Because of the Go Template conflict with helm, the common template is not included in the helm chart. However, it will be deployed automatically if you install Chaos Mesh via the install script.

By default, the common template ConfigMaps should be deployed in the same namespace as Chaos Mesh.

kubectl apply -f manifests/chaosfs-sidecar.yaml -n <Chaos Mesh namespace>

Data directory

The data directory of the application in the target pod should be a subdirectory of PersistentVolumes.

Example:

# the config about tikv PersistentVolumes
volumeMounts:
- name: datadir
mountPath: /var/lib/tikv
# the arguments to start tikv
ARGS="--pd=${CLUSTER_NAME}-pd:2379 \
--advertise-addr=${HOSTNAME}.${HEADLESS_SERVICE_NAME}.${NAMESPACE}.svc:20160 \
--addr=0.0.0.0:20160 \
--data-dir=/var/lib/tikv/data \ # data directory
--capacity=${CAPACITY} \
--config=/etc/tikv/tikv.toml

Note:

  • The default data directory of TiKV is not a subdirectory of PersistentVolumes.
  • If you are testing a TiDB cluster, you need to modify it at _start_tikv.sh.tpl.
  • PD has the same issue with TiKV. You need to modify the data directory of PD at _start_pd.sh.tpl.

Injection configuration

Injection configuration is another ConfigMap and is required to fulfill IO Chaos.

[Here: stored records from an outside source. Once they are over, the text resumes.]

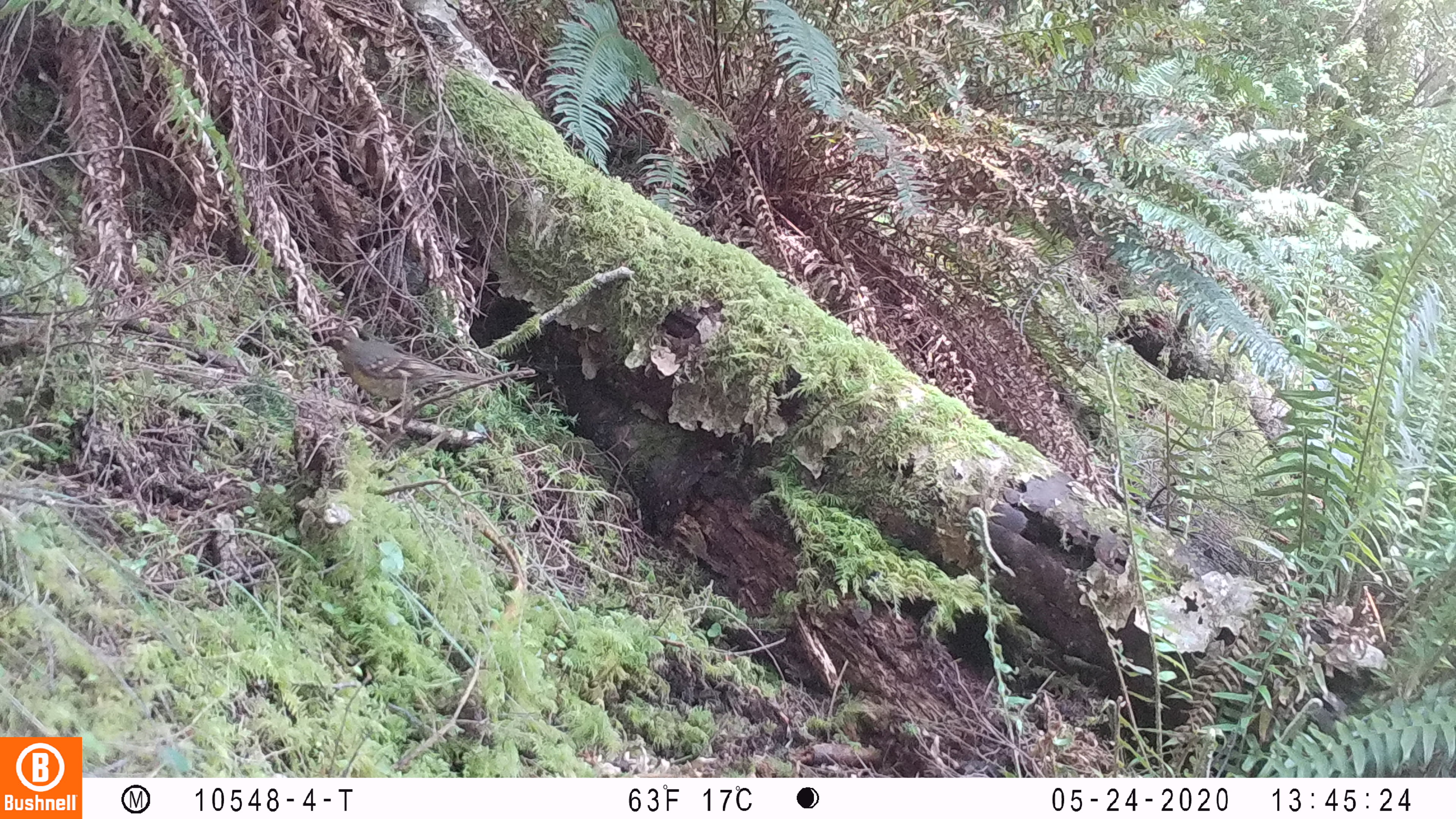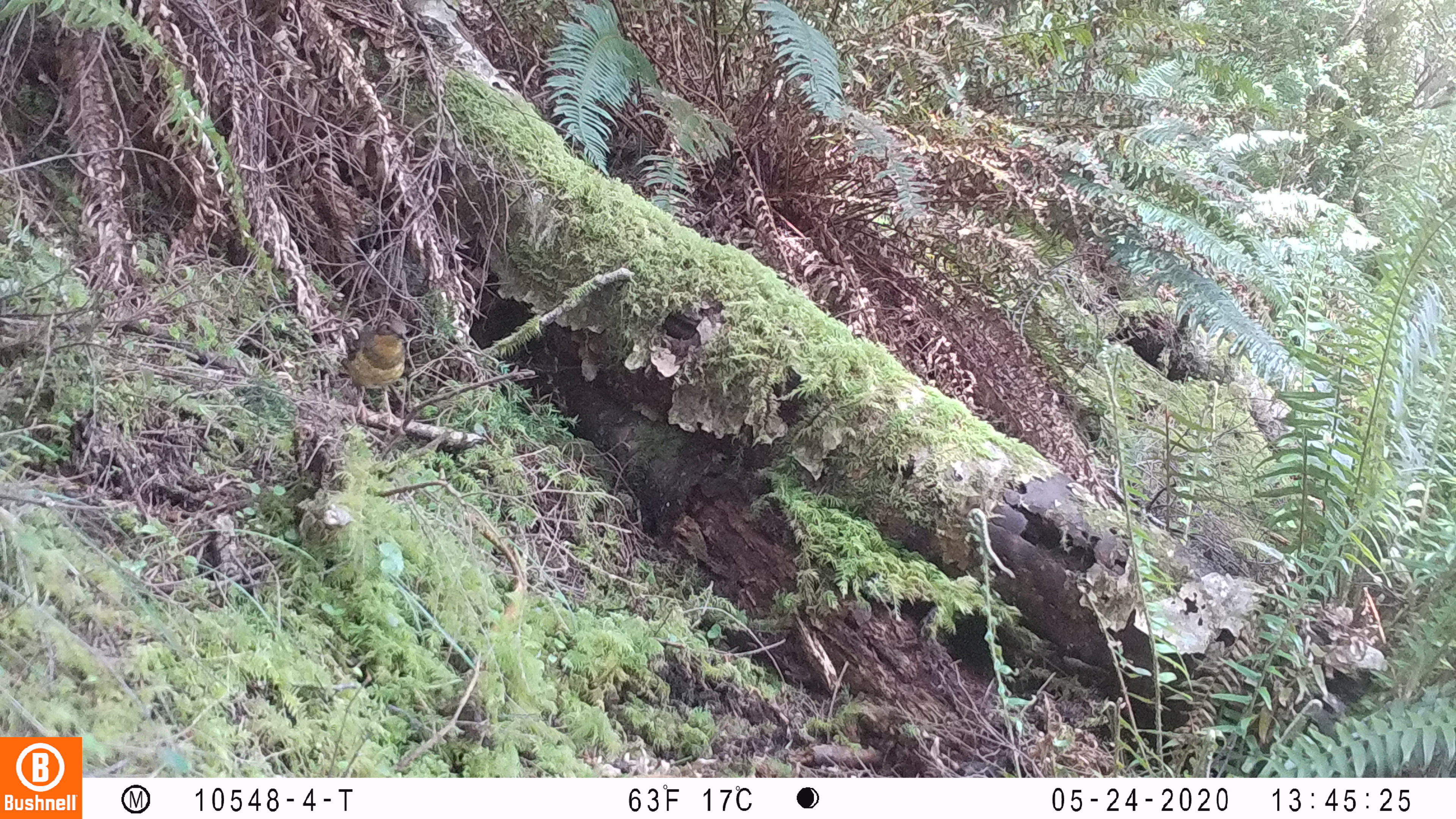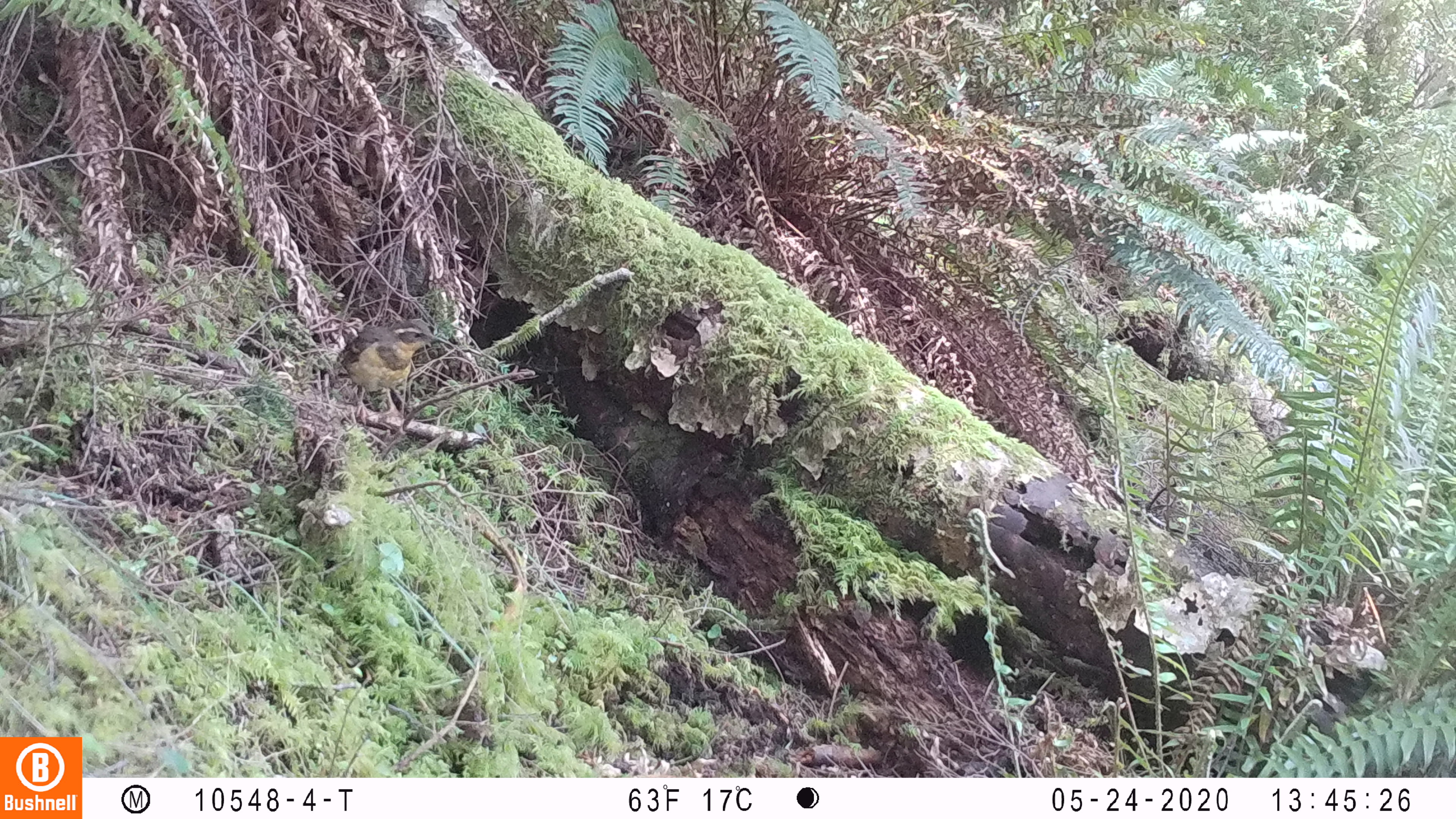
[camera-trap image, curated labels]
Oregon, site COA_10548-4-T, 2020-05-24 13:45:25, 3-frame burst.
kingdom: Animalia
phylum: Chordata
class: Aves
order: Passeriformes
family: Turdidae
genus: Ixoreus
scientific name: Ixoreus naevius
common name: varied thrush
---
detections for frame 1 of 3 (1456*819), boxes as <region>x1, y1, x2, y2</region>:
varied thrush: <region>324, 325, 482, 425</region>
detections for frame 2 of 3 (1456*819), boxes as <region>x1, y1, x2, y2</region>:
varied thrush: <region>336, 313, 412, 427</region>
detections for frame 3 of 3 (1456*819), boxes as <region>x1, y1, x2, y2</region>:
varied thrush: <region>336, 318, 436, 426</region>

To define a specified ConfigMap for your application before starting your chaos experiment, please refer to this document.

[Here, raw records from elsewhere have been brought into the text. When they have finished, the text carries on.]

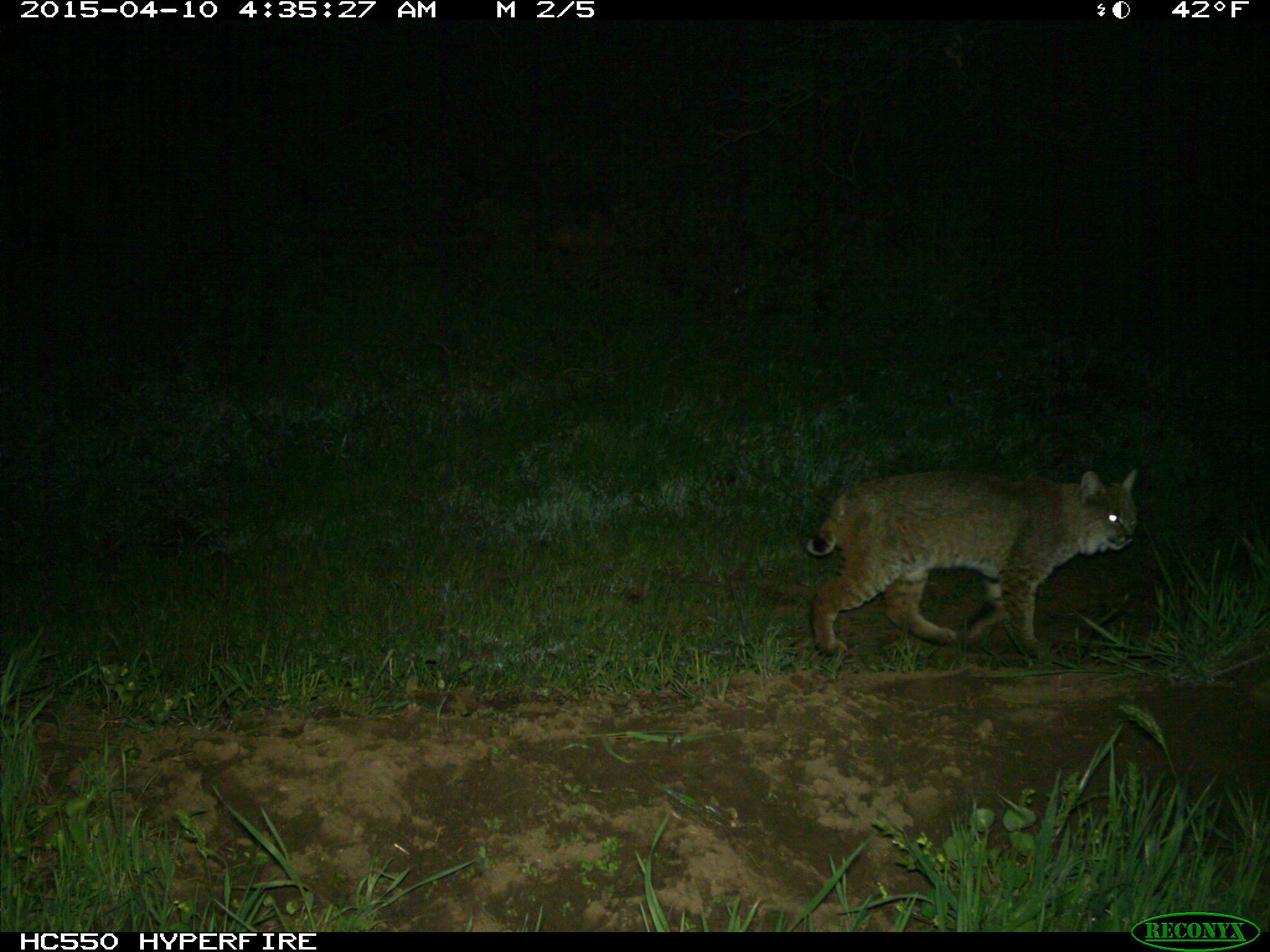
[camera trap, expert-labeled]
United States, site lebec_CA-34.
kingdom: Animalia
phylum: Chordata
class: Mammalia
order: Carnivora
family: Felidae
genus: Lynx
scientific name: Lynx rufus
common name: bobcat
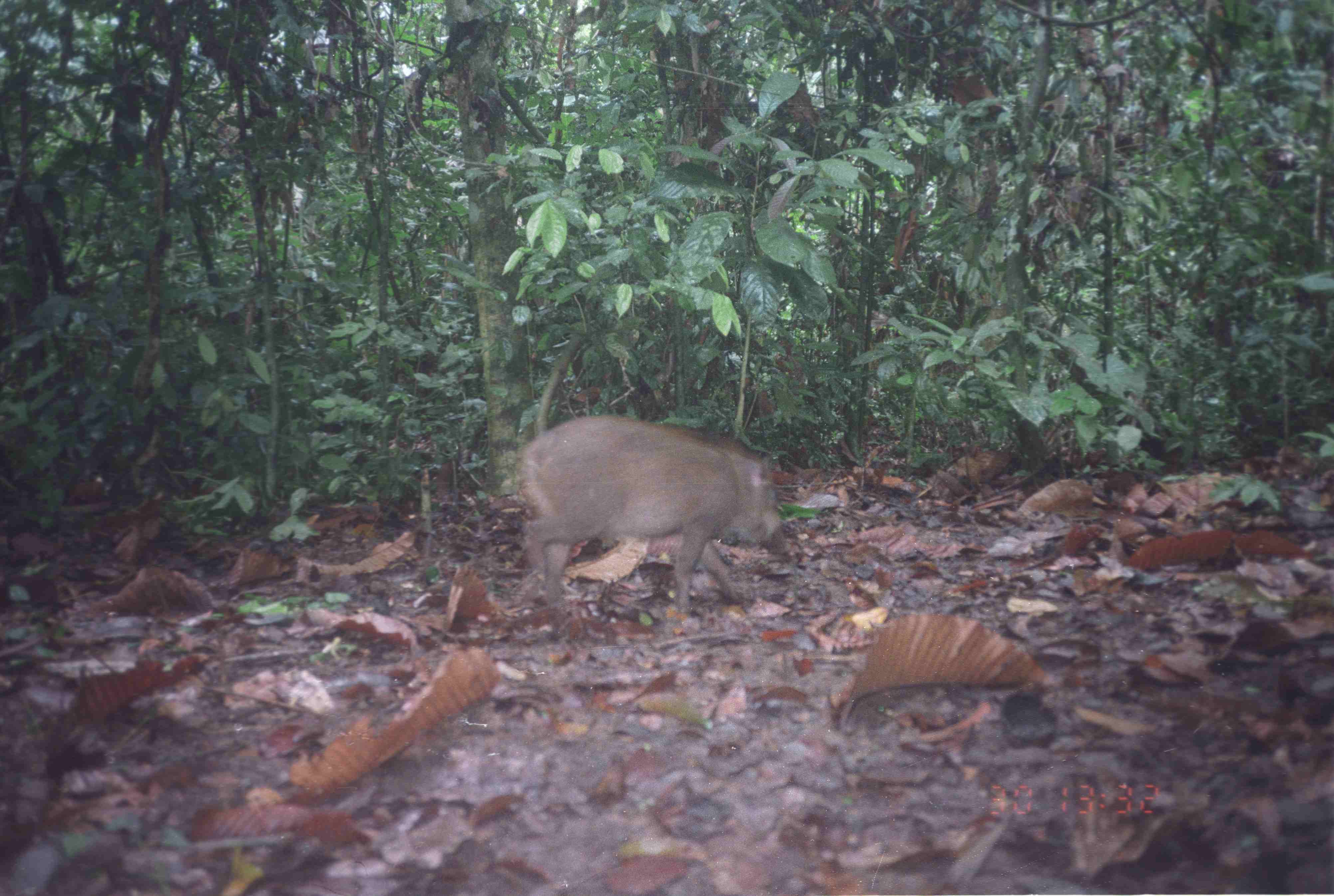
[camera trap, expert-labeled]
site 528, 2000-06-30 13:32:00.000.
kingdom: Animalia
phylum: Chordata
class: Mammalia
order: Artiodactyla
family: Suidae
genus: Sus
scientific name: Sus scrofa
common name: wild boar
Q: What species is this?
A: Sus scrofa (wild boar).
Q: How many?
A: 1.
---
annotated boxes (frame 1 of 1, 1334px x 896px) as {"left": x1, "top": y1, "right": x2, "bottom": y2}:
sus scrofa: {"left": 518, "top": 413, "right": 792, "bottom": 617}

You can apply the ConfigMap defined for your application to Kubernetes cluster by the following command:

kubectl apply -f app-configmap.yaml # app-configmap.yaml is the ConfigMap file

Configuration file

Below is a sample YAML file of IOChaos:

apiVersion: chaos-mesh.org/v1alpha1
kind: IoChaos
metadata:
name: io-delay-example
namespace: chaos-testing
spec:
action: mixed
mode: one
duration: "400s"
path: ""
selector:
labelSelectors:
"app.kubernetes.io/component": "tikv"
layer: "fs"
percent: "50"
delay: "1ms"
scheduler:
cron: "@every 10m"

For more sample files, see examples. You can edit them as needed.

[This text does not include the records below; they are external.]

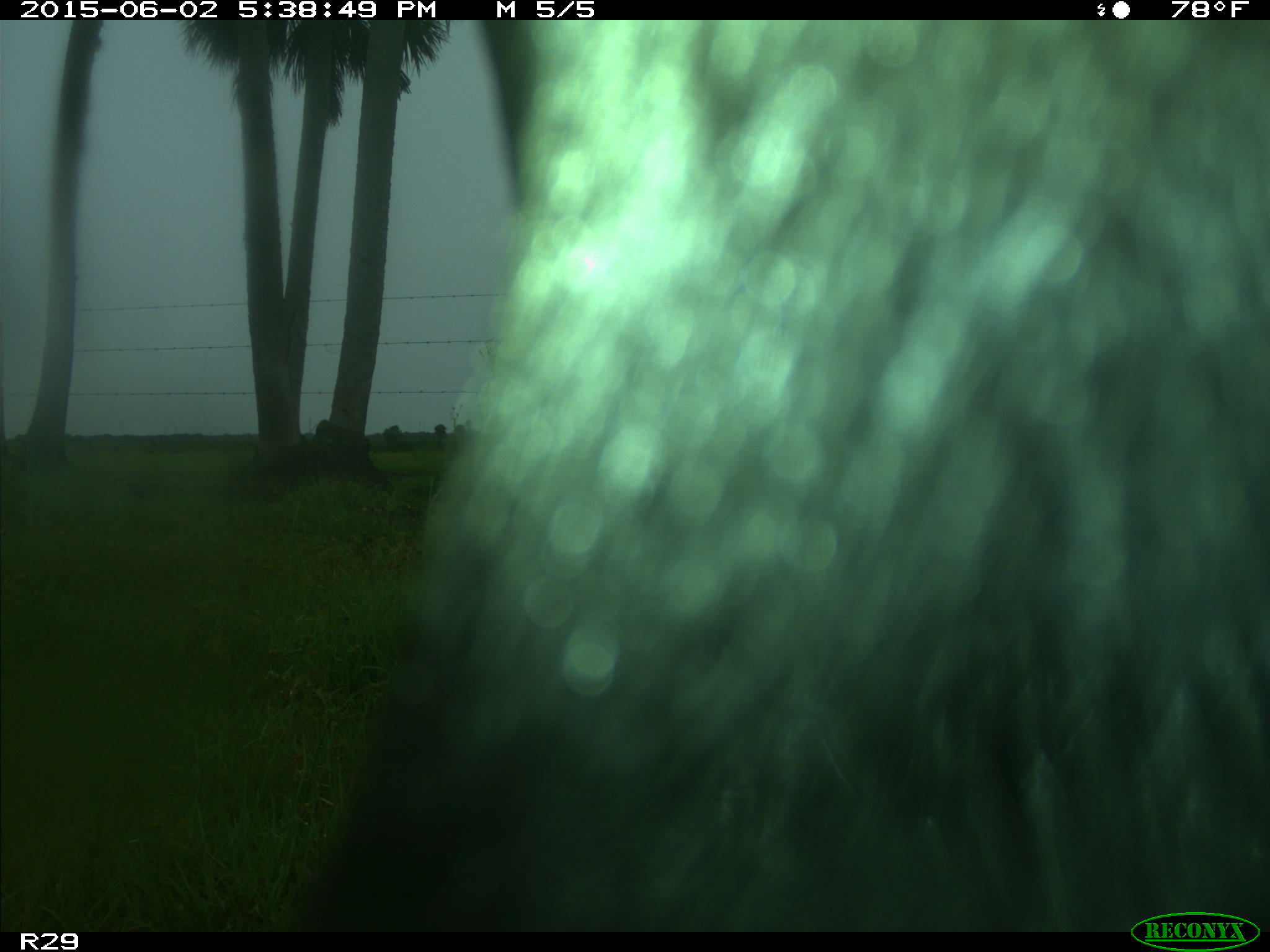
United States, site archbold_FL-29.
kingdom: Animalia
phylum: Chordata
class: Mammalia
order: Artiodactyla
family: Bovidae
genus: Bos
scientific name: Bos taurus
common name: domestic cow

FieldDescriptionSample Value
selectorSelects pods that are used to inject chaos actions.
actionRepresents the IOChaos actions. Refer to IOChaos available actions for more details.delay / errno / mixed
modeDefines the mode to run chaos actions.one / all / fixed / fixed-percent / random-max-percent
durationRepresents the duration of a chaos action. The duration might be a string with the signed sequence of decimal numbers, each with optional fraction and a unit suffix."300ms"/ "-1.5h" / "2h45m"
delayDefines the value of IOChaos action delay. The duration might be a string with the signed sequence of decimal numbers, each with optional fraction and a unit suffix. Valid time units are "ns", "us" (or "µs"), "ms", "s", "m", and "h". If Delay is empty, the operator will generate a value for it randomly."300ms"/ "-1.5h" / "2h45m"
errnoDefines the error code that is returned by an IO action. This value and the errno defined by Linux system are consistent. This field needs to be set when you choose an errno or mixed action. If errno is empty, the operator randomly generates an error code for it. See the common Linux system errors for more Linux system error codes."2"
percentDefines the percentage of injection errors and provides a number from 0-100.100 (by default)
pathDefines the path of files for injecting IOChaos actions. It should be a regular expression for the path which you want to inject errno or delay. If the path is "" or not defined, the IOChaos action is injected into all files.
methodsDefines the IO methods for injecting IOChaos actions. It is an array of string, which sets the IO syscalls.open / read See the available methods for more details.
addrDefines the sidecar HTTP server address for a sidecar container.":8080"
layerRepresents the layer of the IO action.fs (by default).

Usage

Before the application created, you need to enable admission-webhook enabled on the application namespace:

kubectl create ns app-ns
kubectl label ns app-ns admission-webhook=enabled

Then we have two ways to mark the pods we want to inject IO Chaos:

  1. Set annotation admission-webhook.chaos-mesh.org/init-request on the namespace, then all pods in this namespace meet the selector requirements will be injected.
# set annotation
kubectl annotate ns app-ns admission-webhook.chaos-mesh.org/init-request=chaosfs-tikv
# create your application
...
  1. Set annotation admission-webhook.chaos-mesh.org/request on the pods, you can check this example.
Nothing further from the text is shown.